## PASSAGE
====================

Weather the view the sonorous say,
then labor expels them. The splice of the saw marks rows to
occupy the toil flexed for the hours. It marks your name on
a bottle of air. It crafts an equal joint flush to the letter.
Assume its grain in this cloudless scheme of dogs springing
up to bright sky. Lines drill off the excess. Time screens the
sun. Smoke flickers above purchase, in the pine [....]
"Byt," a Russian term defined in
the prefatory quote to Fuller's text, taken from Roman Jakobson,
is the element "opposed to [the] creative urge toward a transformed
future.... [It is] a stagnating slime, which stifles life in its
tight, hard mold." What happens throughout byt,
is the delineation and emersion in an impacted geography mapping
our (postmodern?) collisions of soul, city, and bodythe
city implanted inbetween, rupturing what was in Vaughn's time,
or as metaphysically imagined to be, made inseparable. One enters
byt by way of "The Loudspeaker,"
the first section of three that comprise the book. In this first
part, there occurs a sustained tension between, if not actual
memories, then virtual paths, images of self and city propelled
by a cubist-like abstraction of those same quantities. Thoughts
measured as quantities and qualities of things (and so words)
questioned in the mind's eye of this metaphysical Chicagoan, "to
exemplify," as stated in the very first prose stanza, "the
dialectical alliance of writing and life."
Set this wall against that saxophone.
Street in relation to bridge in relation to briefcase, beside
the other's traced hand, which reaches out of the interval into
thought. The street falls away from itself, blocking the text
[....]
"The Loudspeaker" was the technology
used to such disastrous and evil purpose by the fascists of World
War II. In byt, it serves as introduction
to the difficulty with which a subject, "I, as appetite of
the image / (existent divided by rote), loan it my vowels."
"It," being the possible configuration of writing and
life. But one sentence later, "an / excess I crosses it out...
Imagine appealing to that one possible emptiness." An emptiness
the loudspeaker so strongly echoes within.
Fuller's prose effects distance, as if holding
its existence at some preserved spaceits completion in ellipsis,
apposition, alterity. The experience of reading byt
is something akin to having lines or words, once read, shift themselves
back onto an imaginary shelf. A "shelf-life" of the
mind, "fuller's earth," releasing the reader to continue
on with a "rainy rhythm" that "qualifies or / does
not qualify a need." Which raises the question of need. For
a permanency of meaning? For a stabilization of more than "virtual
air," to hold relationships between things and things and
signs together? Instead, the reader is offered "visionary
handles" and "meat encasing minds," so that "Jargon
split by the pressure of a shoe" happens in a use of surrealist
imagery fashioned by Fuller's treatise of appositive rhythm. A
world so broken within state-of-the-art circuitry as to appear
seamless. Until, that is, the artifice of the whole notes "the
indiscernible lie / sags: / be quiet, cold year." Non-stop
semantic readjustment keeps byt
off the shelf and in one's hands.

====================

## EXCERPTED RECORDS
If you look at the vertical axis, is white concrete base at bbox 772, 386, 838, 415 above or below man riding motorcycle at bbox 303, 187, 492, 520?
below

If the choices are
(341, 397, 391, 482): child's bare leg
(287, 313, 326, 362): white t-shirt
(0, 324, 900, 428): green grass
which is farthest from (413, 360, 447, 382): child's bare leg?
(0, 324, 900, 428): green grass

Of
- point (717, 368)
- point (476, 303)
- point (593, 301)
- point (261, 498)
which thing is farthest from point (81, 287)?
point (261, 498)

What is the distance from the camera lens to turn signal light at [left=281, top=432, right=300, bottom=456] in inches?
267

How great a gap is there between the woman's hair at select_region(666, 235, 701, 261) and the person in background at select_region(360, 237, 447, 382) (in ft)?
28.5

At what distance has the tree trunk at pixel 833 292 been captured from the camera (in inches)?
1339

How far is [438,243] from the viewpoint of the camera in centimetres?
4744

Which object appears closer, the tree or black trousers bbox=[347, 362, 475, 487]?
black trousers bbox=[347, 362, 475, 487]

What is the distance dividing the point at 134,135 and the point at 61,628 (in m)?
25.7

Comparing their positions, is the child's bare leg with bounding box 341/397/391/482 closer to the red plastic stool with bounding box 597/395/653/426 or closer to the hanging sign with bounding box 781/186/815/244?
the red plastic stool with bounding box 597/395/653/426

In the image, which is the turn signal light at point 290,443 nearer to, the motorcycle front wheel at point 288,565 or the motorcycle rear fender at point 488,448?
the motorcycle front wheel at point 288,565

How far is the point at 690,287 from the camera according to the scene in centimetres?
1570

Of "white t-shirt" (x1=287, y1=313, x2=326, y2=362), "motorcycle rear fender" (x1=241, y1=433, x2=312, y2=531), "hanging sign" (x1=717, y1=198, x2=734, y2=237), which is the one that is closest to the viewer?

====================

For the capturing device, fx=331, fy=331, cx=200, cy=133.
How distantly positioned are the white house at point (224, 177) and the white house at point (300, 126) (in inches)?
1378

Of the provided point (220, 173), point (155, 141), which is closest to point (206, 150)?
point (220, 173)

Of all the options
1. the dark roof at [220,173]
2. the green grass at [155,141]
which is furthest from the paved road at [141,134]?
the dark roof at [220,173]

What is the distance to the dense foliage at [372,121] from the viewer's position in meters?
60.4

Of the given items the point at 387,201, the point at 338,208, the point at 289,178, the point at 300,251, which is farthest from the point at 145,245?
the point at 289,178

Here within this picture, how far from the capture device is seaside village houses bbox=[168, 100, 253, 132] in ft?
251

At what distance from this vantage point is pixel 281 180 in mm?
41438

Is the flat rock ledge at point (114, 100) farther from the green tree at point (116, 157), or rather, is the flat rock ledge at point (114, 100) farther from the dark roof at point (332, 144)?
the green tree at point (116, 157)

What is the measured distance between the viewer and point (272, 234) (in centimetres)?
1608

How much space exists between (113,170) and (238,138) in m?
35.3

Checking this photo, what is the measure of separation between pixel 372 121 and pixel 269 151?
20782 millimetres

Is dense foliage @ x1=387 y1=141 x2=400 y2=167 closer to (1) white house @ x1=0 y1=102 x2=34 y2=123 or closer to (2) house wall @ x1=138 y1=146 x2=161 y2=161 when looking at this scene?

====================

## PARTS OF THE EXERCISE
**a.** In the review, what is the first of the three sections of byt called?
**b.** Please copy the entries, starting with the line that contains "point (332, 144)?" and stopping after the line that contains "20782 millimetres".
The review and the entries were taken from different sources.

## ANSWERS TO THE EXERCISE
**a.** "The Loudspeaker"

**b.**
Is the flat rock ledge at point (114, 100) farther from the green tree at point (116, 157), or rather, is the flat rock ledge at point (114, 100) farther from the dark roof at point (332, 144)?
the green tree at point (116, 157)

What is the measured distance between the viewer and point (272, 234) (in centimetres)?
1608

How much space exists between (113,170) and (238,138) in m?
35.3

Checking this photo, what is the measure of separation between pixel 372 121 and pixel 269 151?
20782 millimetres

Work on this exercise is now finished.